• **Tarefa proposta 1**: Devolva, do texto sobre solidariedade, tudo o que vai de "Em nossa sociedade, é" até "aos países pequenos.", sem alterar nenhuma palavra.
• **Tarefa proposta 2**: Segundo o texto sobre solidariedade, em que ano a Congregação para a Doutrina da Fé emitiu a "Notificatio"?
• **Tarefa proposta 3**: Prolongue o texto sobre solidariedade a partir do ponto em que ele termina.

• **Texto selecionado**:
_ _ _ _
Ignacio Ellacuría chamou isso de "civilização do capital", que produz uma sociedade gravemente enferma, em transe fatídico e fatal. E costumava dizer que a solução é inverter a situação. Por isso, forjou a expressão de que precisamos de uma "civilização da pobreza". Ellacuría era cabeça-dura nisto: é preciso inverter a situação: o motor da história não pode ser acumular, mas sim solucionar as necessidades básicas de 6,5 bilhões de seres humanos, e o sentido da história é a solidariedade com espírito.

Em nossa sociedade, é comum que grandes companhias realizem "campanhas de solidariedade" muito midiáticas, com jantares beneficentes, apadrinhamentos, envio de ajudas etc. O conceito de solidariedade está sendo desvirtuado?

Entendo a pergunta, mas acredito que ocorrem as duas coisas. Por um lado, certo bem-estar e certa afluência de recursos fazem com que dar ajuda seja mais fácil e que, se não tivermos o coração de pedra – como dizia o profeta Ezequiel –, que ele se converta um pouco em coração de carne e ajude. Acredito que parte dessas solidariedades são autênticas.

Pois bem, essas solidariedades também costumam ser usadas para ocultar a ignominia da falta de uma solidariedade maior e mais fundamental, e não só isso, mas também a opressão das grandes potências aos países pequenos.

Talvez sirvam para mascarar as raízes dos problemas?

Podem ser usadas assim, embora, ironicamente, boa parte das ONGs existem precisamente para dizer a verdade – embora não façam muito caso disso –, não só para ajudar economicamente, mas também para defender os direitos humanos. Acho isso complexo, e é preciso analisar cada situação. É claro que o poder submete todo mundo, mas cada um deve empurrar o carro da história como puder. Certamente, o que nos oferecem como soluções me causa indignação e me dá tristeza.

Ao cidadão médio do mundo desenvolvido corresponde alguma responsabilidade da pobreza, da opressão ou das guerras que assolam o planeta?

Objetivamente, sim. Quem declara as grandes guerras? Os governos, movidos por oligarquias, mas eleitos pelos cidadãos. Quando os governos oferecem guerra diretamente, alguns os elegem e outros não. Mas eu não ouço que um governante ofereça que se viva pior, que se desça para que outros muitos possam subir um pouco. Nesse sentido, objetivamente somos corresponsáveis. O mundo se divide entre oprimidos e opressores. Não é preciso enrolar muito...

A Congregação para a Doutrina da Fé emitiu em 2006 uma "Notificatio" na qual afirma que o senhor falsifica a figura do Jesus histórico ao destacar muito a sua humanidade em detrimento da sua divindade. É o argumento da velha heresia...

O que eu digo é que, na realidade humana de Jesus de Nazaré, Deus se fez presente. Mas me dizem que não chego a dizer de verdade quem é Deus e que eu falo de Jesus de Nazaré muito concretamente e até que o converto em político, e isso, em geral, não costuma agradar às autoridades das cúrias romanas e também diocesanas. Ocorreu com vários teólogos. No meu caso, começou em 1976.
_ _ _ _
• **Material de origem**:
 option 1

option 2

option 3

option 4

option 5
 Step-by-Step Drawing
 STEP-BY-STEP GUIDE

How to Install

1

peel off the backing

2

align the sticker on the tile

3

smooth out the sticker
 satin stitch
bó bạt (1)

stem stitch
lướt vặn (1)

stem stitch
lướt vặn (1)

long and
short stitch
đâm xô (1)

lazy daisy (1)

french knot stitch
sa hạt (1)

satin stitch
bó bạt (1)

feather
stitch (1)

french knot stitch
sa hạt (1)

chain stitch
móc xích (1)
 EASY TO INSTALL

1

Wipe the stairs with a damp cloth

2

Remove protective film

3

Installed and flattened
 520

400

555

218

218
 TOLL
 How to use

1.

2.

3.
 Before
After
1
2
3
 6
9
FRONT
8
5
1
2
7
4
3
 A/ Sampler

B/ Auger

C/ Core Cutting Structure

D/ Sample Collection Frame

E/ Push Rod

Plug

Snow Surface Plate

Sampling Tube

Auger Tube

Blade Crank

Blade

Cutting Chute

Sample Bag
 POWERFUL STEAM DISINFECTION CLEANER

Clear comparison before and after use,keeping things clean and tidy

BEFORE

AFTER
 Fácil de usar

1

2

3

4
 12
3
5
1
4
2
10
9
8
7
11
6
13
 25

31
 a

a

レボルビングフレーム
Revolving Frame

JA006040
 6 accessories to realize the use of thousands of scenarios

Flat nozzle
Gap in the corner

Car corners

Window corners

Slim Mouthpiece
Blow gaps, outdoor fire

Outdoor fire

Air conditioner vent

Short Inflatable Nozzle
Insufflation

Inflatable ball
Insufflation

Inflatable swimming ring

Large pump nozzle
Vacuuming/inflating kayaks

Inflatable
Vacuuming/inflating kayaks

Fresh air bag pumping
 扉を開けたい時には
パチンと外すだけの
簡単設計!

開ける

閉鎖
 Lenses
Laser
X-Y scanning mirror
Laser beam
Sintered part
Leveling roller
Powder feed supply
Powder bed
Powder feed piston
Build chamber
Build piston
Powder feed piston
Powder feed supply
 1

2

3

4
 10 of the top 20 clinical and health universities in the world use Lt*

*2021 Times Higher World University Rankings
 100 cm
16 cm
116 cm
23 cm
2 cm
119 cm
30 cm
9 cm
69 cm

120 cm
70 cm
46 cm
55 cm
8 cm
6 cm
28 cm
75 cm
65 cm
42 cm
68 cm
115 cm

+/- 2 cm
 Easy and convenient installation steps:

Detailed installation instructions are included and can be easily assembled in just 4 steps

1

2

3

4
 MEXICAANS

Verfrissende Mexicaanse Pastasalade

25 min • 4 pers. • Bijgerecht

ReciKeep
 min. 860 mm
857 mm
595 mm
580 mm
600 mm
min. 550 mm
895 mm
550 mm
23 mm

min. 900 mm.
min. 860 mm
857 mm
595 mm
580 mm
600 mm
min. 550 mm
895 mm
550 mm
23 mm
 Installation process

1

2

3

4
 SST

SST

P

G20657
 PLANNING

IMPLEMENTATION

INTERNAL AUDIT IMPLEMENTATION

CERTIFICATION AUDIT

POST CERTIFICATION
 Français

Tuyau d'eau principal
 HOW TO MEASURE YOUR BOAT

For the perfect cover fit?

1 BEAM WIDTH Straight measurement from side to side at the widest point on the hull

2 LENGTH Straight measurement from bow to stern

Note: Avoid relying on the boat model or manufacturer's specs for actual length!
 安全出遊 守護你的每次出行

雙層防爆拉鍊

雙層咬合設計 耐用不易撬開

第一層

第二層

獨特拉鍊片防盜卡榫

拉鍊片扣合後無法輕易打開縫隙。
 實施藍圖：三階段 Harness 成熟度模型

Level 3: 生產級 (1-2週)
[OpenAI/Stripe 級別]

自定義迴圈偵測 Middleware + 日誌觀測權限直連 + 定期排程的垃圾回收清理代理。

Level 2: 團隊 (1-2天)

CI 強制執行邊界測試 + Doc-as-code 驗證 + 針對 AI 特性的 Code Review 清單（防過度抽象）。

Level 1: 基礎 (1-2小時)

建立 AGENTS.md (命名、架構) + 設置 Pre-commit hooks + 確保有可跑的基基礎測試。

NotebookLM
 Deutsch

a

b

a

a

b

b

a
_ _ _ _
• **Resultado do exercício 1**:
Em nossa sociedade, é comum que grandes companhias realizem "campanhas de solidariedade" muito midiáticas, com jantares beneficentes, apadrinhamentos, envio de ajudas etc. O conceito de solidariedade está sendo desvirtuado?

Entendo a pergunta, mas acredito que ocorrem as duas coisas. Por um lado, certo bem-estar e certa afluência de recursos fazem com que dar ajuda seja mais fácil e que, se não tivermos o coração de pedra – como dizia o profeta Ezequiel –, que ele se converta um pouco em coração de carne e ajude. Acredito que parte dessas solidariedades são autênticas.

Pois bem, essas solidariedades também costumam ser usadas para ocultar a ignominia da falta de uma solidariedade maior e mais fundamental, e não só isso, mas também a opressão das grandes potências aos países pequenos.

• **Resultado do exercício 2**: Em 2006.

• **Resultado do exercício 3**:
Na "Notificatio", disseram que dois livros meus continham afirmações errôneas e perigosas. Antes, eu os havia dado para que sete teólogos sérios os lessem, e nenhum me disse que havia algum problema de possibilidade de heresia... Penso que Jesus de Nazaré sempre incomoda. Deus incomoda menos, porque é tão intocável, tão impalpável... Penso que, na Igreja, temos uma tendência a nos distanciarmos de Jesus de Nazaré. Não quer dizer que não falemos de Cristo, mas Cristo é "o ungido", um adjetivo.

Creio que o mais perigoso é ignorar que Jesus não simplesmente morreu, mas que o executaram. E o mataram porque enfrentou o poder dos sumos sacerdotes e, indiretamente, o poder romano. Evidentemente, Jesus não fez só isso. Pregou coisas belíssimas e dificilíssimas: as bem-aventuranças, a misericórdia com as pessoas, a oração ao Pai. Dá gosto de ver Jesus, mas também é coisa séria, e, se alguém quer seguir o caminho de Jesus, vai lhe custar. Por isso, penso que, em conjunto, a Igreja também costuma se distanciar dele para que não incomode. Mas, graças a Deus, há pessoas e grupos aos quais Jesus lhes atrai. Vi isso no El Salvador, principalmente entre os pobres e aqueles que os defendem.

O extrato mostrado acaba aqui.